[ФРАГМЕНТ ДОКУМЕНТА]
В триаде своих героев, характеры которых отличает оригинальность и необыкновенная цельность, В. И. Белов сплотил три поколения советских людей. Молодой допризывник Лёшка, пожилой ветеран Великой Отечественной войны Николай Иванович и совсем уж старый Егорович, помнящий свою службу еще в царской армии, — верные друзья, а не просто земляки-односельчане. После перипетий на пароходе по прибытии в город они твердо решают: «Кучей надо было держаться. Хоть сейчас-то давайте кучей держаться, не оставлять друг дружку». В городских злоключениях они всячески стараются поддерживать друг друга, пытаются прийти на выручку попавшему по ошибке в милицию Лёшке: «Олёшку-то… Нам бы Олёшку-то выручить». Неслучайно он называет себя и своих друзей «три мушкетера».
Автор-повествователь также несколько раз именует этих героев повести мушкетерами. В уподоблении прославленным персонажам из романа Александра Дюма-отца (1802–1870) содержится скрытая отсылка к девизу благородных, отважных, верных друг другу французских мушкетеров: «Один за всех и все за одного». Однако, в отличие от бравых героев Дюма, у беловских крестьян из российской глубинки толком ничего не выходит. Город разъединяет друзей, на время они теряют друг друга. Поездка с самого начала не ладится.
Исконно русское, емкое слово-понятие «лад» в творчестве В. И. Белова наполнено особым смыслом, связано с началом святым, сакральным: «пока наш народ не обретет Бога в душе своей, до тех пор не вернется и наш русский лад», — утверждал писатель[7].
Стремление к русскому ладу, благообразию жизни, к извечным духовно-нравственным ценностям — вот магистральное направление развития человека и общества, к которому тяготел В. И. Белов.
Приметы дорогого писателю русского лада еще несколько десятилетий назад можно было встретить в российской глубинке, в деревне. Пока она не была почти полностью уничтожена в постперестроечное время. С пронзительной душевной болью выразил этот процесс Николай Мельников в знаменитом своем стихотворении:
Поставьте памятник деревне
На Красной площади в Москве,
Там будут старые деревья,
Там будут яблоки в траве.
[/ФРАГМЕНТ ДОКУМЕНТА]
> **ЗАДАНИЯ**:
1 – Какой девиз французских мушкетеров приводится во фрагменте о повести В. И. Белова?
2 – Перепишите из фрагмента о повести В. И. Белова часть, которая начинается со слов «Исконно русское, емкое» и заканчивается словами «В. И. Белов.», заменив «магистральное» на «главное».
3 – Продолжите фрагмент о повести В. И. Белова, начав сразу после его последней строки.
Записи к этим заданиям отношения не имеют.
[ИСХОДНЫЕ ДАННЫЕ]
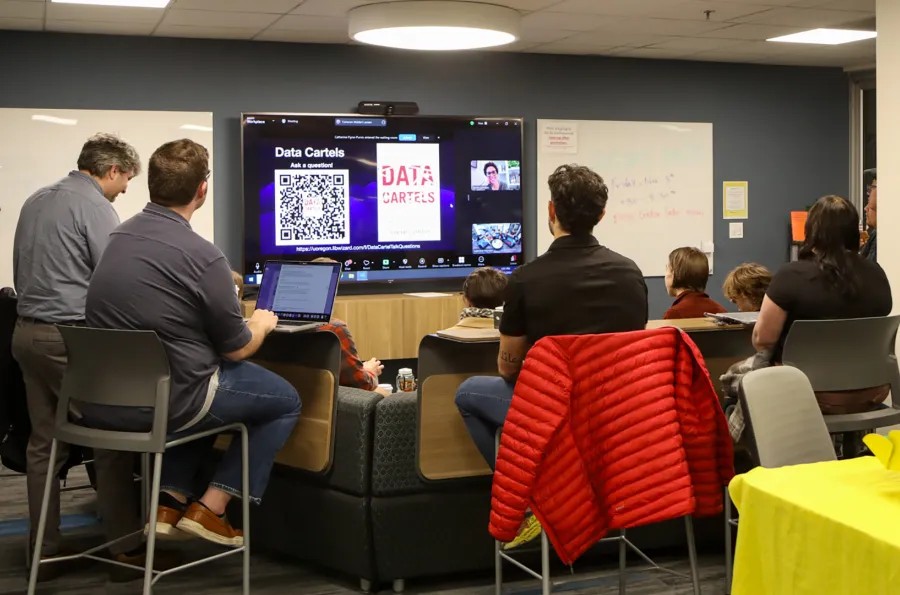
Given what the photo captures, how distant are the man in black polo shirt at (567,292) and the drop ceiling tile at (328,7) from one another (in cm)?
289

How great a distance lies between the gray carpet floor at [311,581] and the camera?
351 cm

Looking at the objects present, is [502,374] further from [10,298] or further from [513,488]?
[10,298]

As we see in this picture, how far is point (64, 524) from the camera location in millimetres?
4355

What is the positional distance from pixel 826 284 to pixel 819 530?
1.62 meters

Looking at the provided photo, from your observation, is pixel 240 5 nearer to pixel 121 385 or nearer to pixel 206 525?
pixel 121 385

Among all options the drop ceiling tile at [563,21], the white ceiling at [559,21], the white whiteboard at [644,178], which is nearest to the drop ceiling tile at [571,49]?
the white ceiling at [559,21]

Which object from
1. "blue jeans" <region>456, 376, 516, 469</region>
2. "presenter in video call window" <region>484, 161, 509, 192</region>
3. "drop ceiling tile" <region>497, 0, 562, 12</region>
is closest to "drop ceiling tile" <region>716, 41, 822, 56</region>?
"presenter in video call window" <region>484, 161, 509, 192</region>

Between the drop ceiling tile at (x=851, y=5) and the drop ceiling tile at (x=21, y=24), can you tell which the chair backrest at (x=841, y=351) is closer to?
the drop ceiling tile at (x=851, y=5)

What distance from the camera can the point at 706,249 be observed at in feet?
26.3

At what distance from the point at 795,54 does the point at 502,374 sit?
5604mm

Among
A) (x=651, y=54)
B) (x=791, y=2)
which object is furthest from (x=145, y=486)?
(x=651, y=54)

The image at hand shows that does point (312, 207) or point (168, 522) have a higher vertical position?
point (312, 207)

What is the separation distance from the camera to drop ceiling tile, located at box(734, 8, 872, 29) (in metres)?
6.09

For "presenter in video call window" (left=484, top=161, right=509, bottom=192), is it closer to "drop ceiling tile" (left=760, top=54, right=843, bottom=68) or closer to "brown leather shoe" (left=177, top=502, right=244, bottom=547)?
"drop ceiling tile" (left=760, top=54, right=843, bottom=68)
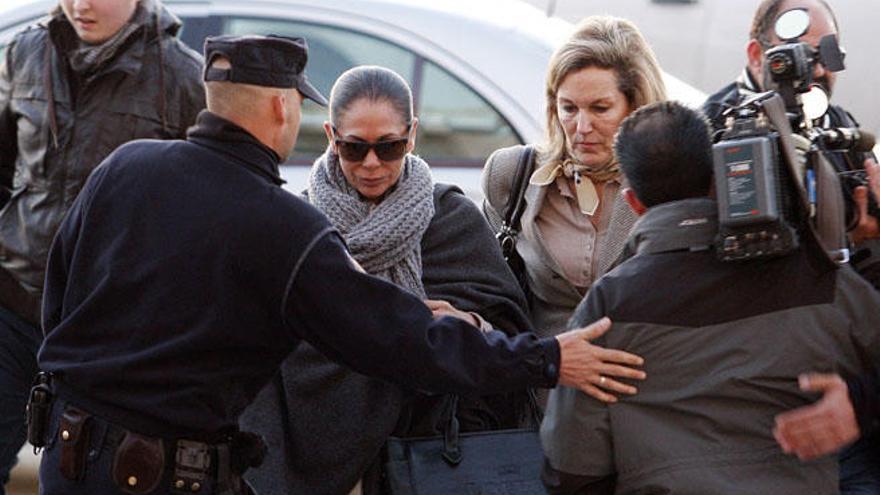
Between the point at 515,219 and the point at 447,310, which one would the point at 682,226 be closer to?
the point at 447,310

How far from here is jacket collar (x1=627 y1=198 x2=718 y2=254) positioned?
10.8ft

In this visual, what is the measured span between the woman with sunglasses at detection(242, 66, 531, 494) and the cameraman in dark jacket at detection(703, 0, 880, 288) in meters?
0.70

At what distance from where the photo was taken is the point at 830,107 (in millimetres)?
4219

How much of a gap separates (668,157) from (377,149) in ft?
3.35

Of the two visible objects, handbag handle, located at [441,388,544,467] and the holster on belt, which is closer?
the holster on belt

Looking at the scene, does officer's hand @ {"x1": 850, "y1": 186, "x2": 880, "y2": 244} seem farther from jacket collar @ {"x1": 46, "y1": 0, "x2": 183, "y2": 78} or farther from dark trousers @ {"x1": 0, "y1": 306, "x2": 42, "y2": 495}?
dark trousers @ {"x1": 0, "y1": 306, "x2": 42, "y2": 495}

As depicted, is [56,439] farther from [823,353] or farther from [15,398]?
[823,353]

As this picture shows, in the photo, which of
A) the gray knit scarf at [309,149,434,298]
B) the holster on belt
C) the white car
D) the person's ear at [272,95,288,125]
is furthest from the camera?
the white car

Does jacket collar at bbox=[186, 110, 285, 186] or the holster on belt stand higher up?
jacket collar at bbox=[186, 110, 285, 186]

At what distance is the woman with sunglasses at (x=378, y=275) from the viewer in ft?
13.3

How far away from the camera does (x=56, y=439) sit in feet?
12.2

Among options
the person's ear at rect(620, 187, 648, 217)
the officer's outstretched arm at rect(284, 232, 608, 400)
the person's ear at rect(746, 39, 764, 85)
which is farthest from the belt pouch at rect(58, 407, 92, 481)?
the person's ear at rect(746, 39, 764, 85)

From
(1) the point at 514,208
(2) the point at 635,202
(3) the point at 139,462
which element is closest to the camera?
(2) the point at 635,202

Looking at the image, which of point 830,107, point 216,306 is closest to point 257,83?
point 216,306
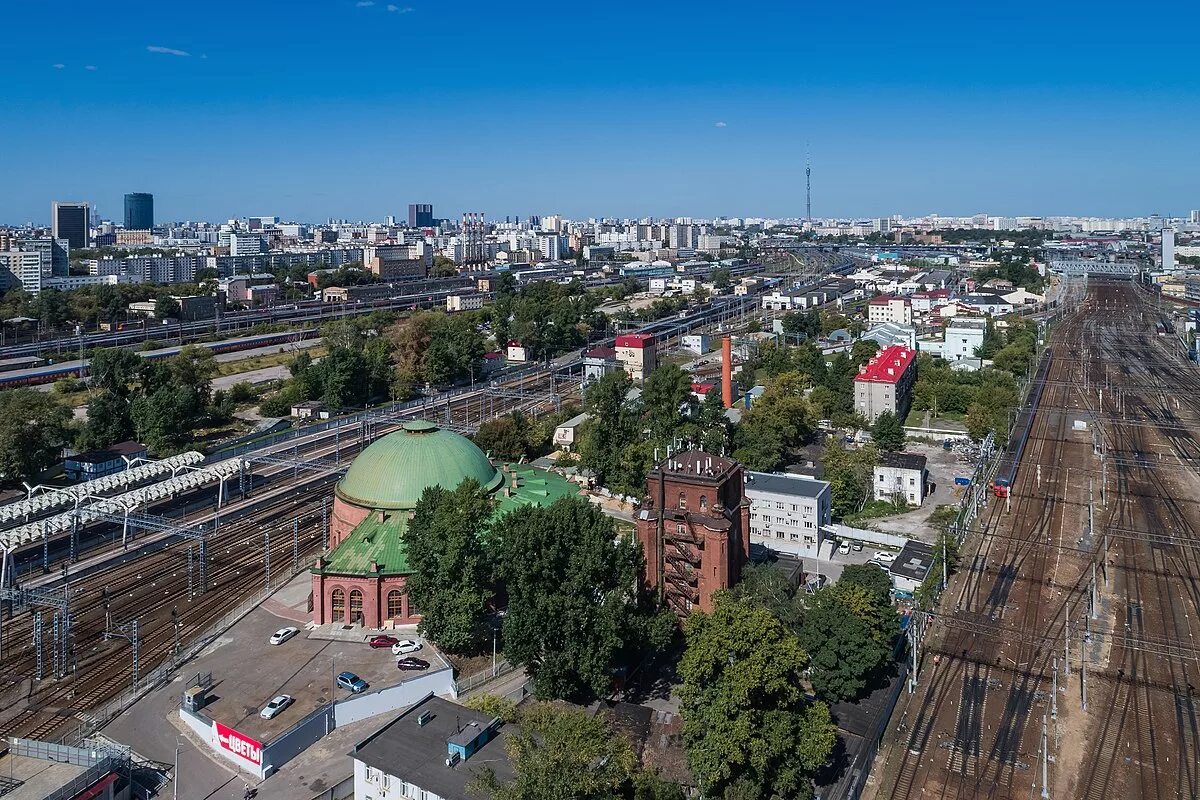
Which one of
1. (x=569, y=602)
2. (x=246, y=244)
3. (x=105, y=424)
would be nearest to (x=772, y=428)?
(x=569, y=602)

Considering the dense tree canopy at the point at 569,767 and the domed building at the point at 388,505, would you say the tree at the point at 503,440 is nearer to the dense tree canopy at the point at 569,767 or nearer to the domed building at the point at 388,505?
the domed building at the point at 388,505

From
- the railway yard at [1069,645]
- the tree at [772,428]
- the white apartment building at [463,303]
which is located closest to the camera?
the railway yard at [1069,645]

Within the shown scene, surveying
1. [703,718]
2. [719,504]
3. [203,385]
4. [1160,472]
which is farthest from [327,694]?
[1160,472]

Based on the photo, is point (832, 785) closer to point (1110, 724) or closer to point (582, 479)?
point (1110, 724)

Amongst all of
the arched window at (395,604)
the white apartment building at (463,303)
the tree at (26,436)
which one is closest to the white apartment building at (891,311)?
the white apartment building at (463,303)

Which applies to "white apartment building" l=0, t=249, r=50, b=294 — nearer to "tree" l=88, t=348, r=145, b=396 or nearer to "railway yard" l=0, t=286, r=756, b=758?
"tree" l=88, t=348, r=145, b=396

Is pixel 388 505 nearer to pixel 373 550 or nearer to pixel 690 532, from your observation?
pixel 373 550
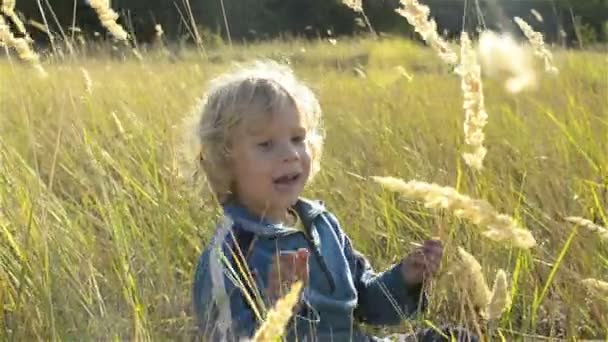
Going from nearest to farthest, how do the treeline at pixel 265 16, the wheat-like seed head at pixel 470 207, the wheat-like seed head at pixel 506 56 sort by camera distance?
the wheat-like seed head at pixel 470 207, the wheat-like seed head at pixel 506 56, the treeline at pixel 265 16

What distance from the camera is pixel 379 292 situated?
6.36ft

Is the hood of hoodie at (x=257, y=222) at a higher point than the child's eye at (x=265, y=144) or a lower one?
lower

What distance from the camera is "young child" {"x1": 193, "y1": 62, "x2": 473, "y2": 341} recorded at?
1762mm

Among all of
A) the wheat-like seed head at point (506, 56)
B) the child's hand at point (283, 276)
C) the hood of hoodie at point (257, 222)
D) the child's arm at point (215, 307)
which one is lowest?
the child's arm at point (215, 307)

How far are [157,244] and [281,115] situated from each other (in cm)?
45

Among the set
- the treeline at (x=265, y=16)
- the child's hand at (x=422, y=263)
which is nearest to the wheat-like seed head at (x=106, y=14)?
the child's hand at (x=422, y=263)

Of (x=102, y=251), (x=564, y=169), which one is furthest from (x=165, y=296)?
(x=564, y=169)

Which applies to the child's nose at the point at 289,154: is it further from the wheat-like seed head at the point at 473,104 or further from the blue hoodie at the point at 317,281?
the wheat-like seed head at the point at 473,104

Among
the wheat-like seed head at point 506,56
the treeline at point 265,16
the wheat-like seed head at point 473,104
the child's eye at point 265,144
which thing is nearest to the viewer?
the wheat-like seed head at point 473,104

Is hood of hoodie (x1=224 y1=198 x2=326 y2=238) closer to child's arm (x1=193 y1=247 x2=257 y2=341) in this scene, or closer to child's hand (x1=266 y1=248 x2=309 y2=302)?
child's arm (x1=193 y1=247 x2=257 y2=341)

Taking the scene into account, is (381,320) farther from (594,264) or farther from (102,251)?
(102,251)

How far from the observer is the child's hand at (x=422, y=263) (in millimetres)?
1723

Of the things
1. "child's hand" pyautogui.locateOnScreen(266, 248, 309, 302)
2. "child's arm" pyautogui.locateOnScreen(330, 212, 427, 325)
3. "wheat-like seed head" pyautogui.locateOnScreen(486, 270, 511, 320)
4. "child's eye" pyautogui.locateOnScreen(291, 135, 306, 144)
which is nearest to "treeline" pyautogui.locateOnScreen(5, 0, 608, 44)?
"child's arm" pyautogui.locateOnScreen(330, 212, 427, 325)

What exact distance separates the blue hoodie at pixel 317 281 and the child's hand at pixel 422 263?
0.9 inches
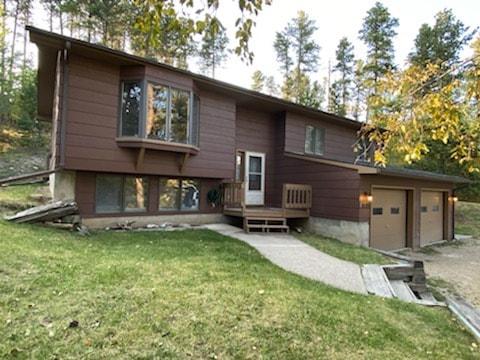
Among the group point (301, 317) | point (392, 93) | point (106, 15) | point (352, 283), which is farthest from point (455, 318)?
point (106, 15)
[/ИСХОДНЫЕ ДАННЫЕ]
> **ОТВЕТЫ К ЗАДАНИЯМ**:
1 – «Один за всех и все за одного».

2 –
Исконно русское, емкое слово-понятие «лад» в творчестве В. И. Белова наполнено особым смыслом, связано с началом святым, сакральным: «пока наш народ не обретет Бога в душе своей, до тех пор не вернется и наш русский лад», — утверждал писатель[7].
Стремление к русскому ладу, благообразию жизни, к извечным духовно-нравственным ценностям — вот главное направление развития человека и общества, к которому тяготел В. И. Белов.

3 –
И покосившаяся хата
С крыльцом, рассыпавшимся в прах,
И мать убитого солдата
С позорной пенсией в руках.
<…>
Поставьте памятник деревне,
Чтоб показать хотя бы раз
То, как покорно, как безгневно
Деревня ждет свой смертный час.
В. И. Белов подтверждал: «Деревни сегодня нет совсем. Она погибла. Сначала под ударами сталинской коллективизации, потом под ударами войны, далее последовали хрущёвские удары, ликвидация малых деревень и тому подобное. И все это на моей памяти. Весь двадцатый век непрерывные удары по русской деревне и русскому крестьянству. Перестройка добила окончательно»[8].
Вот почему в своей повести с чудным названием «Целуются зори» писатель с особой любовью отмечал даже малейшие признаки дивного русского лада, который еще теплился, сохранялся в деревне. Здесь человеку все просто, понятно, все любо-дорого: «И так хорошо дома, на своей земле, понятной и близкой любою своей травинкой!» Белыми ночами в засыпающей после трудового дня округе вместе с крестьянами отдыхают их всегдашние помощники и кормильцы — домашние животные: «Лошади ржали в ночи, тоже понятно и ласково. Ласточка завозится в теплом гнезде над окном, почиликает что-то сквозь сон. Либо вздохнет во дворе корова, и снова все тихо».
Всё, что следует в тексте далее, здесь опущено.